Dec 11, 2011

All communication is a sign of failure

In The Well-Dressed Ape, Hannah Holmes identifies the (unsettling) purpose of communication:

When I was a blob of cells glued to the walls of my mother’s uterus, I undertook a career in communication. I was young and ambitious, eager to get started. Furthermore, I was hungry. The only medium available to me at the time was chemistry. So with an ink of protein, I scrawled missives to my mother: More nourishment, please.

It was a symbolic beginning. Like all animal communication, my signals were bald attempts to bring the world in line with my desires. That theory of communication presents a bleak view of the thousands of words that flow from my face and fingers in a day. But I can’t find a flaw in the argument.

Evidence: The most basic “words” in the animal (or at least mammal) vocabulary are “Ow,” “Look out!,” “Come here,” and “Bug off.”

For humans, it’s not much different. All of our communications are about shortcomings in our environment, just with perhaps more specialized or highfalutin shortcomings. We are a relatively social and relatively attention whore-ish species, so things like bonding and “look at me” are more prevalent purposes of our communication, but they are still just needs/desires.

Our needs, you could say, have just moved higher up the pyramid:

It is a measure of how well we’ve met our needs as a species that we can now turn our attention to something as arcane as prairie-dog talk. But it also illuminates a need that is uniquely human—as far as we can figure: We feel the need to study prairie dog language because it can inform us about our own origins, the social and ecological milieu that drove us first to the pebbles of speech, then on to the masonry and castellations of language. We feel the need to understand ourselves. If we didn’t, we might, at this stage of our career as a species, sit on the porch in a rocking chair. With the status quo satisfactory, we’d have nothing to discuss. Homo sapiens would finally fall silent.

Here is a rather blunt (or “succinct,” if you prefer) way of saying it:

All communication is a sign of failure. If everybody is pleased with the situation, then there is no need for communication.

This idea bothered me for about two and half minutes. Then I discovered the problem. Watch as I make up a couple of theories that are equally as valid (= ridiculous):

All movement is a sign of failure. If I am pleased with the situation, then there is no need for movement.

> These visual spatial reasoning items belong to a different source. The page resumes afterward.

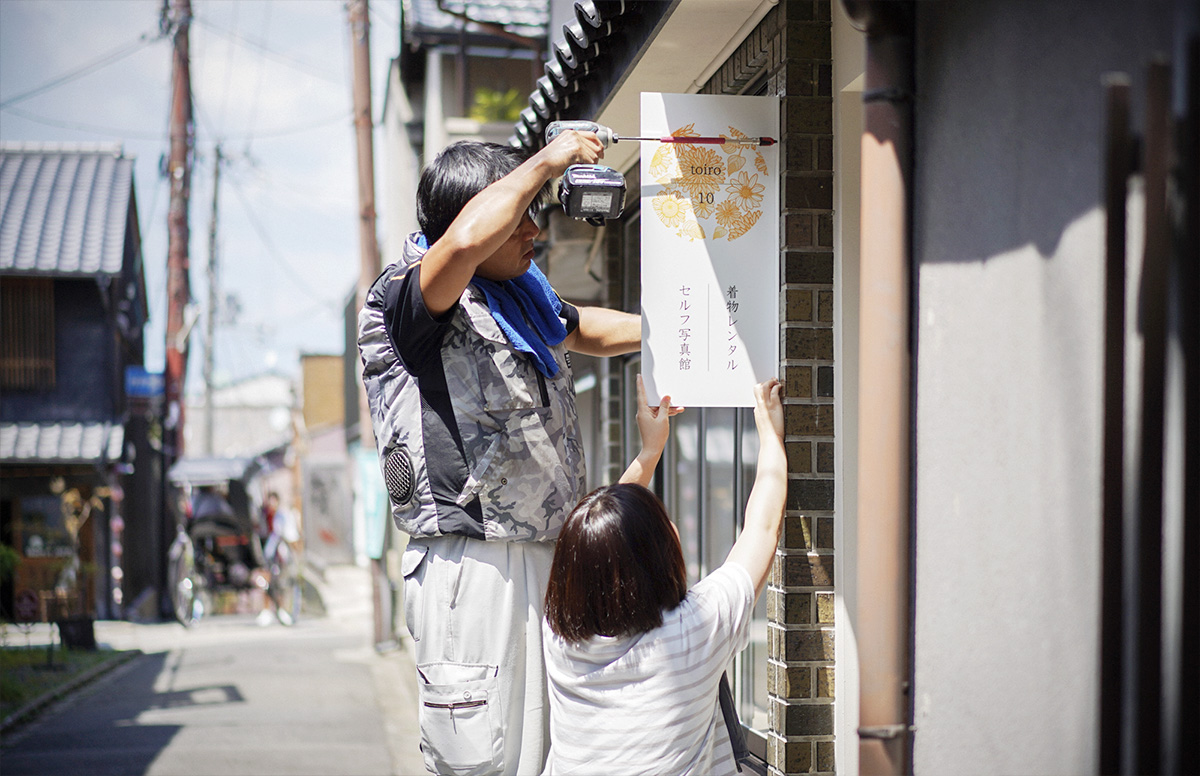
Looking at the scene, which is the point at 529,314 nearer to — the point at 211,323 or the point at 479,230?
the point at 479,230

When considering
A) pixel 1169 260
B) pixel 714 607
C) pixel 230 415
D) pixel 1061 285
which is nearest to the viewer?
pixel 1169 260

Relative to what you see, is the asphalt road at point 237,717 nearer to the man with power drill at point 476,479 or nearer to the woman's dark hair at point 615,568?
the man with power drill at point 476,479

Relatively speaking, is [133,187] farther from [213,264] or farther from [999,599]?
[999,599]

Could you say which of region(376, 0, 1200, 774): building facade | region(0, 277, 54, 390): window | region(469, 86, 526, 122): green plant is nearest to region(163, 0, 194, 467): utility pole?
region(0, 277, 54, 390): window

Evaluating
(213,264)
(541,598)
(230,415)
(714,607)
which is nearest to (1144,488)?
(714,607)

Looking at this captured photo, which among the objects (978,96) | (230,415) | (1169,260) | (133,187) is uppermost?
(133,187)

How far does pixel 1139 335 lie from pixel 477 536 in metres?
1.48

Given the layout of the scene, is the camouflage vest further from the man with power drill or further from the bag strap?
the bag strap

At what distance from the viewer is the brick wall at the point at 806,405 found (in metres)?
3.47

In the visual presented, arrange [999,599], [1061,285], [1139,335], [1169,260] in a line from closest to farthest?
[1169,260], [1139,335], [1061,285], [999,599]

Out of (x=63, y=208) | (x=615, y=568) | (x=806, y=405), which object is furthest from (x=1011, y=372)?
(x=63, y=208)

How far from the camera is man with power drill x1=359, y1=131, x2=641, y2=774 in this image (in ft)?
8.26

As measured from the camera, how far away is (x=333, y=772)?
6.97 metres

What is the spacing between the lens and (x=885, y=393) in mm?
2451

All breathing is a sign of failure. If I am pleased with the situation, then there is no need for breathing.

In other words, the theory isn’t saying anything, because we are constantly in need, or at least constantly “unpleased” with the situation. That’s probably a good definition for what life is: A perpetual string of things that need doing, of unpleasedness. In a universe of scarcity, it is almost a logical impossibility that it could be any other way.

So the first half of this post was wasted on a useless idea. Sorry.

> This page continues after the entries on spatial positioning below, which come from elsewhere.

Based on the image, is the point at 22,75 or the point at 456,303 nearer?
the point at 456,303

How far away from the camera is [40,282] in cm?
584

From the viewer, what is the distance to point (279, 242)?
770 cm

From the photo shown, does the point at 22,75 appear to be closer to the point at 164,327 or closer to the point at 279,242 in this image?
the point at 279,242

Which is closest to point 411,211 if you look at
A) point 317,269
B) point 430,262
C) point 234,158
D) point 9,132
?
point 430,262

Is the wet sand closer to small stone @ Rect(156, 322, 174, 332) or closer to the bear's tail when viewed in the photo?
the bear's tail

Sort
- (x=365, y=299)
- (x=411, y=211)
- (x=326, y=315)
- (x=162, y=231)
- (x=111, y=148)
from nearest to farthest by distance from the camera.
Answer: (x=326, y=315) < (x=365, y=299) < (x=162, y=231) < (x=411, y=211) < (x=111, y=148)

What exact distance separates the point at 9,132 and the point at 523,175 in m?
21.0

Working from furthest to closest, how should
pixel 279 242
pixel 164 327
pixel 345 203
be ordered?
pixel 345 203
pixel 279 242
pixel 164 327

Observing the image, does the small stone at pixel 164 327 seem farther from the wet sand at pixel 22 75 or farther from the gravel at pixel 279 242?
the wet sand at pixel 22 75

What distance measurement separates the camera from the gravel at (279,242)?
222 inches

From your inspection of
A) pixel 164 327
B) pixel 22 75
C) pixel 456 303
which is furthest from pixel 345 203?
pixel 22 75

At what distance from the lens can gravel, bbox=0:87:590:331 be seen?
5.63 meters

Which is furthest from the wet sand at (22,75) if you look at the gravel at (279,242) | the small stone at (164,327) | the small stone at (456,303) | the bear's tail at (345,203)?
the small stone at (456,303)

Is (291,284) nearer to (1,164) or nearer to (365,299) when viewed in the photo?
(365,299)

What’s more interesting about human communication is something that DFW observed in A Supposedly Fun Thing I’ll Never Do Again when he eavesdropped on people small-talking about why they signed up for a luxury cruise:

It’s the universal subject of discussion in here, like chitchatting in the dayroom of a mental ward: “So, why are you here?” And the striking constant in all the answers is that not once does somebody say they’re going on this 7NC Luxury Cruise just to go on a 7NC Luxury Cruise. Nor does anybody refer to stuff about travel being broadening or a mad desire to parasail. Nobody even mentions being mesmerized by Celebrity’s fantasy-slash-promise of pampering in uterine stasis—in fact, the word “pamper,” so ubiquitous in the Celebrity 7NC brochure, is not once in my hearing uttered. The word that gets used over and over in the explanatory small-talk is: relax. Everybody characterizes the upcoming week as either a long-put-off reward or a last-ditch effort to salvage sanity and self from some inconceivable crock pot of pressure, or both.

What really hit me was the footnote relating to the same paragraph:

I’m pretty sure I know what this syndrome is and how it’s related to the brochure’s seductive promise of total self-indulgence. What’s in play here, I think, is the subtle universal shame that accompanies self-indulgence, the need to explain to just about anybody why the self-indulgence isn’t in fact really self-indulgence. Like: I never go get a message just to get a massage, I go because this old sports-related back injury’s killing me and more or less forcing me to get a massage; or like: I never just “want” a cigarette, I always “need” a cigarette.

To relate this to the first point, maybe we could say that our attempt to conceal or downplay our self-indulgence is a need/desire of status or perception, where we feel under some subtle social obligation to seem like functioning, hard-working members of a sophisticated society instead of hairless apes who would really rather sleep in and be treated to cream puffs and vagina.

I’m not suggesting that this shame/concealment of self-indulgence is necessarily a “bad” thing. Personally, I’m glad to be living in a society with some social norms against open self-indulgence. I imagine that the type of society that was tolerant of open self-indulgence would look a lot like the open-toed shoe wearing and greasy hair sporting kind found in places like Carrboro, NC. (I may be trying to come to terms with humanity, but I’m not close to being ready for Really, Really Free Markets.)

The point: Maybe human communication is a way of preventing society from devolving into Carrboro.